Once you gain access to Kyoko’s room, your chance to steal the photo will be interrupted by Akemi requesting that Kyoko repair the bathroom door. And thus, the cycle repeats; bribe your housemates to leave you alone, give Kyoko flowers, and get kicked out by another coincidental inconvenience. This happens three more repetitive times, until you’re suddenly tasked with collecting photos of the other tenants to show Kyoko in order to get a look at hers. Naturally, the game only gives vague hints on how to achieve this.
Maison Ikkoku, unlike Oishinbo, cannot be brute-forced simply by interacting with everything. The game has a bit of a puzzle aspect that comes in to play when managing the needs of your fellow tenants, but the solutions are so poorly communicated that it quickly becomes an exercise in frustration. It’s also quite easy to work yourself into an unwinnable state. For example, after going to visit Kozue and her family, Kyoko, in a fit of jealousy, will refuse to speak to Godai. She can be placated by returning her bra, which blew up on to the roof. That’s all well and good, unless Godai is goaded into visiting Kozue a second time; With no bra to give back, I couldn’t find a way to placate Kyoko, and had to use a 67 digit (!!) password to reload an earlier state.
Gameplay faults aside, the game’s graphics are attractive for a 1989 Hu-Card release, doing an admirable job of recreating Takahashi’s unique character designs in pixel form. The music is particularly lovely; the relaxed theme that plays within Ikkoku-kan will certainly stay with you long after you finish the game. The visuals and audio work together to evoke a slight melancholic feeling that is right at home with the manga’s theme of a penniless student struggling with unrequited love (creepy photo-stealing invasions of privacy notwithstanding).

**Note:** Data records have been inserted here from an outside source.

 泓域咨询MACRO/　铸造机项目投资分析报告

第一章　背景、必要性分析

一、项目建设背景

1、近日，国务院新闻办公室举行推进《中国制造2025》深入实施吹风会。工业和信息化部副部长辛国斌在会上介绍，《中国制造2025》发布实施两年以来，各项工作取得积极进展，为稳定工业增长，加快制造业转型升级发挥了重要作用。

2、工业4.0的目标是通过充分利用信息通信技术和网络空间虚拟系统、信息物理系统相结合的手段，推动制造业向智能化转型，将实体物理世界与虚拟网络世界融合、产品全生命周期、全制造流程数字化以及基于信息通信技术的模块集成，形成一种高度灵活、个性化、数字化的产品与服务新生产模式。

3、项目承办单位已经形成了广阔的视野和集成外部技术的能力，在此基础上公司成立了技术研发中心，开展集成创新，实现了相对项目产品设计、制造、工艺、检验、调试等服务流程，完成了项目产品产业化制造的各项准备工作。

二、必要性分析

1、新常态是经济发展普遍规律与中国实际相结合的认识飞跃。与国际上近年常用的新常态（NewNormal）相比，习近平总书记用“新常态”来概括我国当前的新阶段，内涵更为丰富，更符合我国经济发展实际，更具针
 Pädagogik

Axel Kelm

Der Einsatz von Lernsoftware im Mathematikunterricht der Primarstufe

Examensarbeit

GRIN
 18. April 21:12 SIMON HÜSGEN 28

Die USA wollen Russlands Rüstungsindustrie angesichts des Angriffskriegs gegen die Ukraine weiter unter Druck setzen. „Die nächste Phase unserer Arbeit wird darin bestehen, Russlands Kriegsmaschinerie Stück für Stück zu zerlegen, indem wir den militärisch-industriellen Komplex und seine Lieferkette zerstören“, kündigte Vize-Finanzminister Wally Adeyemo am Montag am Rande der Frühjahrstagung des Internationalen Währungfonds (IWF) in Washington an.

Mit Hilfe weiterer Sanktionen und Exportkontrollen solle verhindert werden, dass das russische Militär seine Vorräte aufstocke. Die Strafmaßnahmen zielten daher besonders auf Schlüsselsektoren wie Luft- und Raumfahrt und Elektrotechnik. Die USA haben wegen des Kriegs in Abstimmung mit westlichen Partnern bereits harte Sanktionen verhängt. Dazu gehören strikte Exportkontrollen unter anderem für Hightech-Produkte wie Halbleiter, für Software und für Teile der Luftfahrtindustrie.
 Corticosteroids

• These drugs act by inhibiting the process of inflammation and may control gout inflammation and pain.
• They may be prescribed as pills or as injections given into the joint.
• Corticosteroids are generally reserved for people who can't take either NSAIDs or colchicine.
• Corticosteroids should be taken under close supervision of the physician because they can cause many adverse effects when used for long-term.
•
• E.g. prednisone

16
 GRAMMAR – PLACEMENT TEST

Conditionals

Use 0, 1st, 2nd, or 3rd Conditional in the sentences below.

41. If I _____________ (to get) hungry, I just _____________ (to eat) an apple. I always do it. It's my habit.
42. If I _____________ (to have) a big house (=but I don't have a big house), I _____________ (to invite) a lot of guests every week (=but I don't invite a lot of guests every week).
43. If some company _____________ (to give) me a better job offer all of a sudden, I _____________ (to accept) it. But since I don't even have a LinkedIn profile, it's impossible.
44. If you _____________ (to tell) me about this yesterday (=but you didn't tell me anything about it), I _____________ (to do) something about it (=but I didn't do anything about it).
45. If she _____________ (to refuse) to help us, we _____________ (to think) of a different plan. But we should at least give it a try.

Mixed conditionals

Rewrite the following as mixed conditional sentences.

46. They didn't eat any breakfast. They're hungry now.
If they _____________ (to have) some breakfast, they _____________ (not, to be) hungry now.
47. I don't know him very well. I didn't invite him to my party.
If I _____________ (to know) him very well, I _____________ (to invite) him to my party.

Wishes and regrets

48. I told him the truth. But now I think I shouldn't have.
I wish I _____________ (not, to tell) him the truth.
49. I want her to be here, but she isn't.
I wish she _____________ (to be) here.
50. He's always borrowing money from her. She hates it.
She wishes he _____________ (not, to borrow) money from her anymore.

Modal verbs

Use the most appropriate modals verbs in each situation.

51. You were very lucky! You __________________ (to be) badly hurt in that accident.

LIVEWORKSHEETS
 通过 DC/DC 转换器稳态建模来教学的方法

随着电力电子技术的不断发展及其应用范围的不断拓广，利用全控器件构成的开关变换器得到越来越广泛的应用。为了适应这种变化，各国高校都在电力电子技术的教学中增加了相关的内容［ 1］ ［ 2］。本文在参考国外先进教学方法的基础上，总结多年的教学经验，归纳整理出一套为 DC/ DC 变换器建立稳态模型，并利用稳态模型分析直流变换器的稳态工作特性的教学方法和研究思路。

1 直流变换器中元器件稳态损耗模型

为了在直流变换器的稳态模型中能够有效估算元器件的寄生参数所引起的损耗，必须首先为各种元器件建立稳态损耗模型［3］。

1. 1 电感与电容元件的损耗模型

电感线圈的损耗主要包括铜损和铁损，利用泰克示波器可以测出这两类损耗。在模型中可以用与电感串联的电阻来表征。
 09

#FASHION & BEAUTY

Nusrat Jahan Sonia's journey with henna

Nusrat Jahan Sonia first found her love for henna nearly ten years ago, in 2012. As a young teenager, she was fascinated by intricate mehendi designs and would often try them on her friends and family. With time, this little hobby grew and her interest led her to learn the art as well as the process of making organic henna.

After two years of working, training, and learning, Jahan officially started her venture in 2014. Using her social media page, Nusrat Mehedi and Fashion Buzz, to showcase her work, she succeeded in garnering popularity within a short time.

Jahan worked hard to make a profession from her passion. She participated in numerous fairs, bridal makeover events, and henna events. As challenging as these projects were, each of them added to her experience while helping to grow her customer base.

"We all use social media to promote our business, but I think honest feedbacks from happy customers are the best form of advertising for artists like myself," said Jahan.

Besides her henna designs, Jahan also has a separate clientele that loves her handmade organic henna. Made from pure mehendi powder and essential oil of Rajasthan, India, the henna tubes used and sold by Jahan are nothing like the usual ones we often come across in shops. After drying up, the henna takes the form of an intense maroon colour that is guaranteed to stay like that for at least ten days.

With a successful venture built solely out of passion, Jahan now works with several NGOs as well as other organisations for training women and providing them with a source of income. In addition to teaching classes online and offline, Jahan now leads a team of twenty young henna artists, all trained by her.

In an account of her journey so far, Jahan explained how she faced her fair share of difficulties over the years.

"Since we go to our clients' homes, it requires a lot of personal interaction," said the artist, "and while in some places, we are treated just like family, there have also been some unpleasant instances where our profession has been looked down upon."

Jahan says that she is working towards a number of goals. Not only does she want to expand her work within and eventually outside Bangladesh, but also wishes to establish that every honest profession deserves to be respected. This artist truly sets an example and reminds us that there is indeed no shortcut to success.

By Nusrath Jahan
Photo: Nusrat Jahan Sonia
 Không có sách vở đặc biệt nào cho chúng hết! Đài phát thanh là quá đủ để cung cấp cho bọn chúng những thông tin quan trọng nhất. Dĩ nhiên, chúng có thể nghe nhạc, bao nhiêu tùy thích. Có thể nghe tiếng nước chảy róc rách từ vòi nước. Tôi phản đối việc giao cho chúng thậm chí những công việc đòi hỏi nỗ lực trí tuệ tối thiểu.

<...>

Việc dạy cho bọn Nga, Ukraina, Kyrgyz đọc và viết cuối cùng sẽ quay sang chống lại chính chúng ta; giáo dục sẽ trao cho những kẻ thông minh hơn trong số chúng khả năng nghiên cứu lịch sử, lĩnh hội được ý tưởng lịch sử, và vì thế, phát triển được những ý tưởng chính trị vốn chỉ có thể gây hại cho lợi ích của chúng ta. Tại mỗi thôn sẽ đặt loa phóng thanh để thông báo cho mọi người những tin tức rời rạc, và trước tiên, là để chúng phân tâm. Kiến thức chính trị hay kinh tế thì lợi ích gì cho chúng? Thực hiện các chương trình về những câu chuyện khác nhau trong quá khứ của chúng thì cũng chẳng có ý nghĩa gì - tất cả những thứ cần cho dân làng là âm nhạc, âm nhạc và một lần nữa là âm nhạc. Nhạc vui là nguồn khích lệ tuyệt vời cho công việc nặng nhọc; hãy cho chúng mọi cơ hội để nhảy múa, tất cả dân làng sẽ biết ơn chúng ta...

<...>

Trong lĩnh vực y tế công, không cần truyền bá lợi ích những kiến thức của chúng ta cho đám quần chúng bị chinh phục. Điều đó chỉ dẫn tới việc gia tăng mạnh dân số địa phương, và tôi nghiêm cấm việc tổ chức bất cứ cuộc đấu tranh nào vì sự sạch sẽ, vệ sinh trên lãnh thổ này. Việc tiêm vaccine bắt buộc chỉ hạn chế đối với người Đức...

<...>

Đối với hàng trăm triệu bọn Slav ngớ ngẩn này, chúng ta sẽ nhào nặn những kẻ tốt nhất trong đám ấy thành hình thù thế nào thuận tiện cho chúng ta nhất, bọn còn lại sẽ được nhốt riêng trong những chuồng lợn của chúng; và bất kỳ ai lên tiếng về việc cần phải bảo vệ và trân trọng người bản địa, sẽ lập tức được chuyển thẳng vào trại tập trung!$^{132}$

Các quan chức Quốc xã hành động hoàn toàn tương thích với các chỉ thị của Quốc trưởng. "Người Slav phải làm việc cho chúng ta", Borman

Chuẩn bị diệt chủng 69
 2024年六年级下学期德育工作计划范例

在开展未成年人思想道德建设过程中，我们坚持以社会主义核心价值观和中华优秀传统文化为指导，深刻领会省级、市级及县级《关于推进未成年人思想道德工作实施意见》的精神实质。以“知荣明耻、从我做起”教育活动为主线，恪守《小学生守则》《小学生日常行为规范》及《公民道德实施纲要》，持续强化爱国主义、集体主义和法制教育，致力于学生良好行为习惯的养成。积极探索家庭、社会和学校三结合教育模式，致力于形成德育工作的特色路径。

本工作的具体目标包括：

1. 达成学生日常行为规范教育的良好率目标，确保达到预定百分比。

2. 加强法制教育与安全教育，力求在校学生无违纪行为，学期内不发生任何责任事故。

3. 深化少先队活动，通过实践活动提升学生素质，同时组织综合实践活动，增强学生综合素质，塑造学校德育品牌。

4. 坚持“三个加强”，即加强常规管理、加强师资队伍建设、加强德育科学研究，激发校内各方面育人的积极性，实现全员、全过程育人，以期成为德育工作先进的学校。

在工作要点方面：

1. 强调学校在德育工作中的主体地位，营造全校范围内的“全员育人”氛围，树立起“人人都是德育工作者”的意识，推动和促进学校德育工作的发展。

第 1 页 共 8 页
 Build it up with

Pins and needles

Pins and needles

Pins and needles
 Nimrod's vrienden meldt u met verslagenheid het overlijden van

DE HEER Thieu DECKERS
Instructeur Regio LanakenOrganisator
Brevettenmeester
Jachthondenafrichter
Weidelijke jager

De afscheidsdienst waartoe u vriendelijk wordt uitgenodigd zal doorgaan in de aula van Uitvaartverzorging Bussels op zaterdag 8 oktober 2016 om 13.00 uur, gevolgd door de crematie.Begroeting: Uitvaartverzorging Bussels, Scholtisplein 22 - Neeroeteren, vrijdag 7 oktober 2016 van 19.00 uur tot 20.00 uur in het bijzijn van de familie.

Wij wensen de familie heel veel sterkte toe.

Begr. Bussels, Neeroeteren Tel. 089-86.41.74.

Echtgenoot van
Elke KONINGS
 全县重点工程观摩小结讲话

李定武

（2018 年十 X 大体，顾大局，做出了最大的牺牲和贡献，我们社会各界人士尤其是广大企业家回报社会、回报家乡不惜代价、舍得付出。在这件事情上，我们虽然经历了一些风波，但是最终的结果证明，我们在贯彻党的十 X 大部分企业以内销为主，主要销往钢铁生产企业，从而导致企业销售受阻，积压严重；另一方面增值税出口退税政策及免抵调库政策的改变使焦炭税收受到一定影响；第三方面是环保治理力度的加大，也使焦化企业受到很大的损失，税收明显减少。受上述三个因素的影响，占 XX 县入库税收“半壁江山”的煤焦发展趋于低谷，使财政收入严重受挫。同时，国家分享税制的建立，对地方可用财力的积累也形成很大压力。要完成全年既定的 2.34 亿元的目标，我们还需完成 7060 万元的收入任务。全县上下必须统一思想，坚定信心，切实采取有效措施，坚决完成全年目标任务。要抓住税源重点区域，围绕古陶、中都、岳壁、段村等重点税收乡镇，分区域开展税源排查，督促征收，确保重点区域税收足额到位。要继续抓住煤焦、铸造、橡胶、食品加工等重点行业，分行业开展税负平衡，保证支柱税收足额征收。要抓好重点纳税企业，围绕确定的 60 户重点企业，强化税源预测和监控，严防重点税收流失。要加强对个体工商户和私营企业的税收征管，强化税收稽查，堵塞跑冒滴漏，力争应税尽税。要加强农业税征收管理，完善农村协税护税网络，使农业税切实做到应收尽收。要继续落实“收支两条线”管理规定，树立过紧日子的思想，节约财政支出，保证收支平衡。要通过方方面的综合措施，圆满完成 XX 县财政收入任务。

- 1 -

Most importantly, Maison Ikkoku provides a rather intimate portrait of the source material’s world. Exploring Ikkoku-kan from top to bottom, interacting with its tenants, and even the boring minutiae of supermarket shopping and tutoring a child; all of these actions serve to immerse the player in the world of Maison Ikkoku, something that is arguably more interesting and valuable than the completion of the game’s tasks. Even dealing with the pesky tenants, shallow as it can be, sometimes really makes you feel like the put-upon Godai. This type of intimacy is something you don’t often find in video games based on licensed properties, and it’s quite charming.
There are overt hints of an avant garde experience here. I can only imagine how this ADV could have turned out if Micro-Cabin had decided against playing it safe, eschewing the goal and endpoint in favour of something more akin to a slow-paced life sim that took place in Maison Ikkoku’s world. Hey, it could work.
Micro-Cabin released a sequel in 1988 called Maison Ikkoku: Kanketsuhen (“Maison Ikkoku: The Final Act”) that supposedly follows the last few volumes of the manga up to the final chapter. However, this was released solely to Japanese PCs, so English information is scant. Perhaps we’ll take a look at Kanketsuhen if I’m able to track down a copy in the future.
Maison Ikkoku's Famicom port was handled by BOTHTEC, a company that boasted Yuzo Koshiro and Yasumi Matsuno amongst its alumni. In 1990, BOTHTEC became Quest, who went on to develop Ogre Battle and Tactics Ogre, among other unique titles.